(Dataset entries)
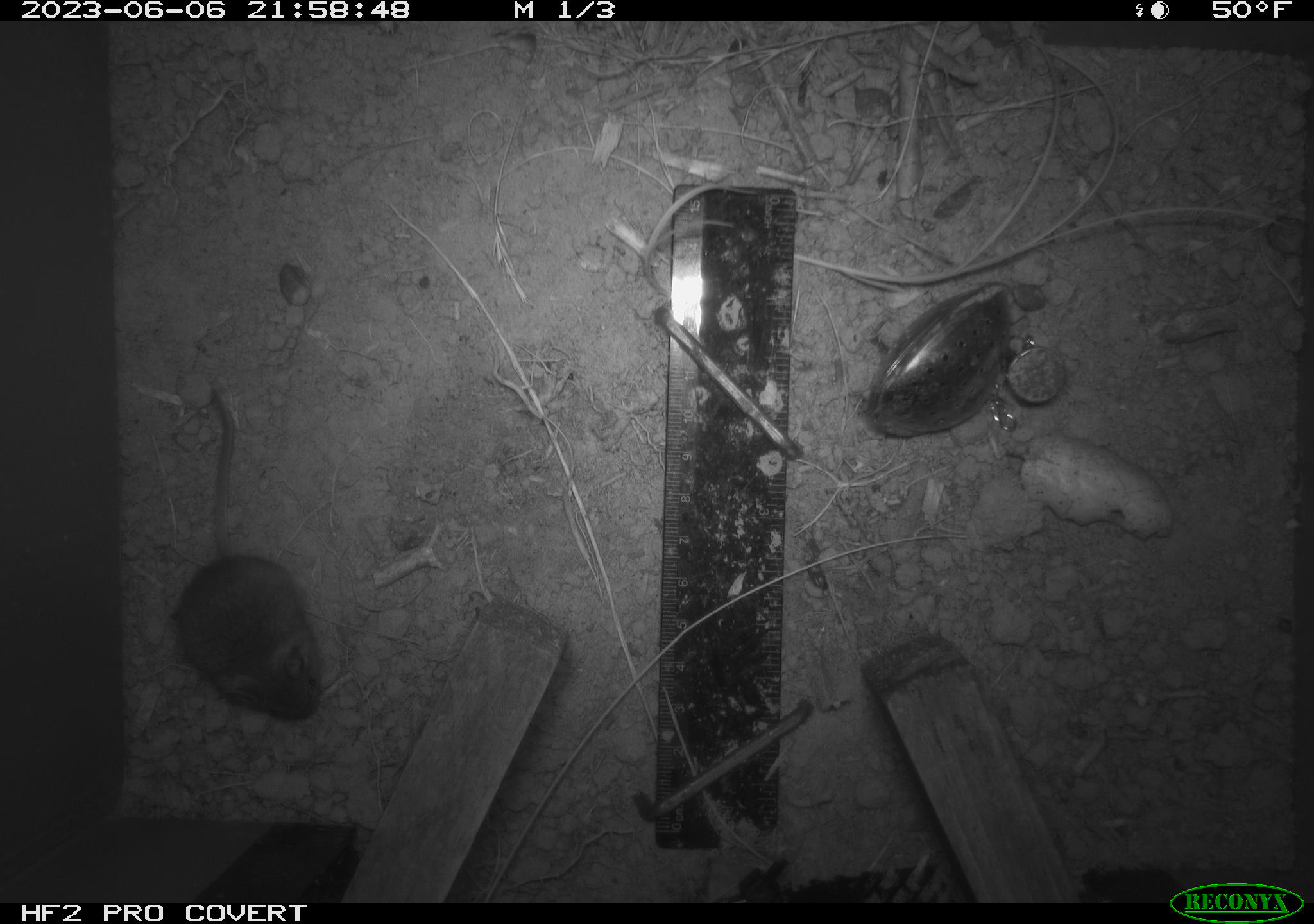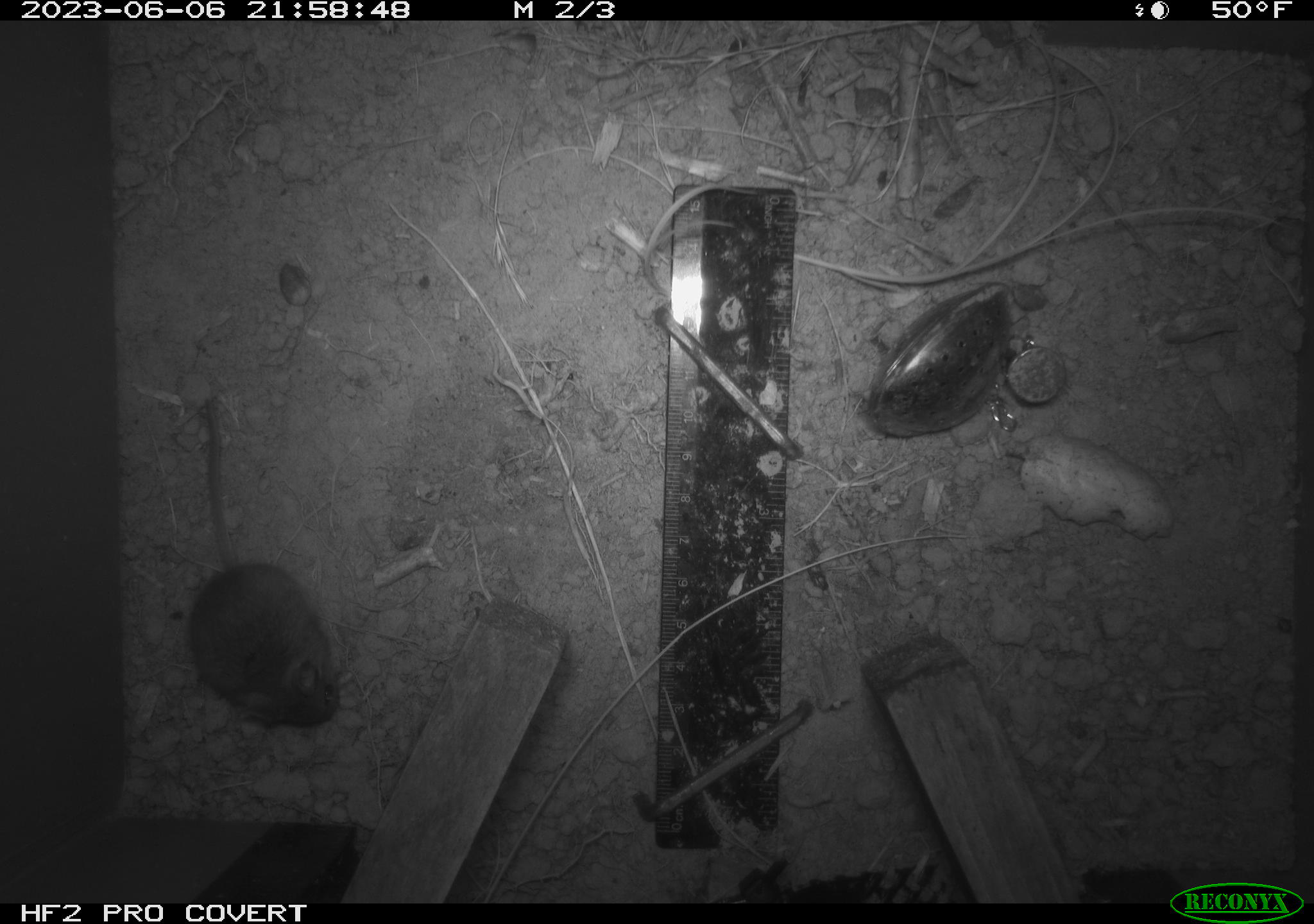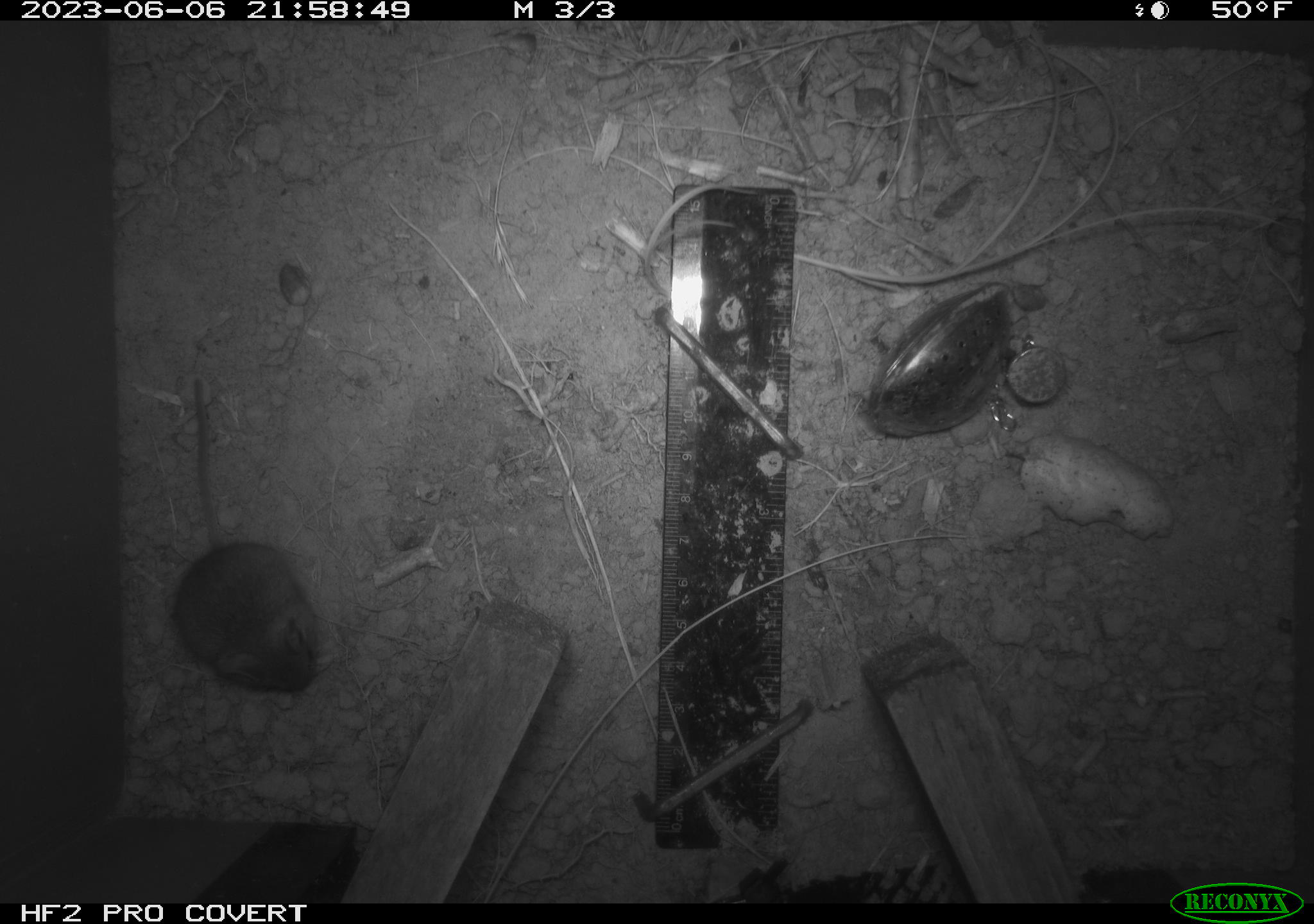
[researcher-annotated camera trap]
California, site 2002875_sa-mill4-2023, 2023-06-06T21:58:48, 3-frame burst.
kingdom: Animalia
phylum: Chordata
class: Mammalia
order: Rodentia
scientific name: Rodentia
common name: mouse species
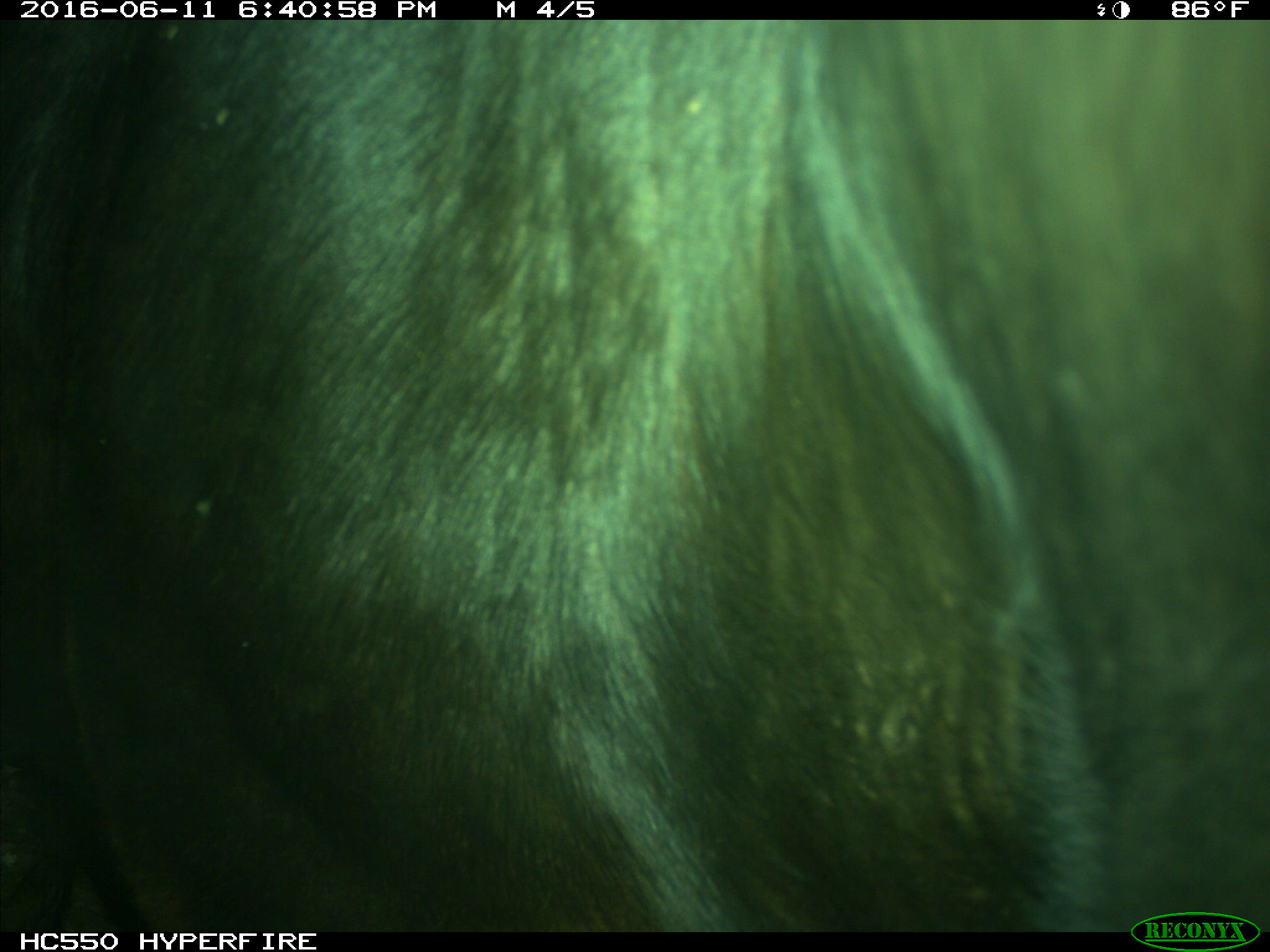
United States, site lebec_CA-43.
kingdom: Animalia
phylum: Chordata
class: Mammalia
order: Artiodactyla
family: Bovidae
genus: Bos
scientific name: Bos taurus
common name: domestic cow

_What this task involves_
Take the lines above from the one holding "order: Artiodactyla" to the last and output them exactly.

_Response box_
order: Artiodactyla
family: Bovidae
genus: Bos
scientific name: Bos taurus
common name: domestic cow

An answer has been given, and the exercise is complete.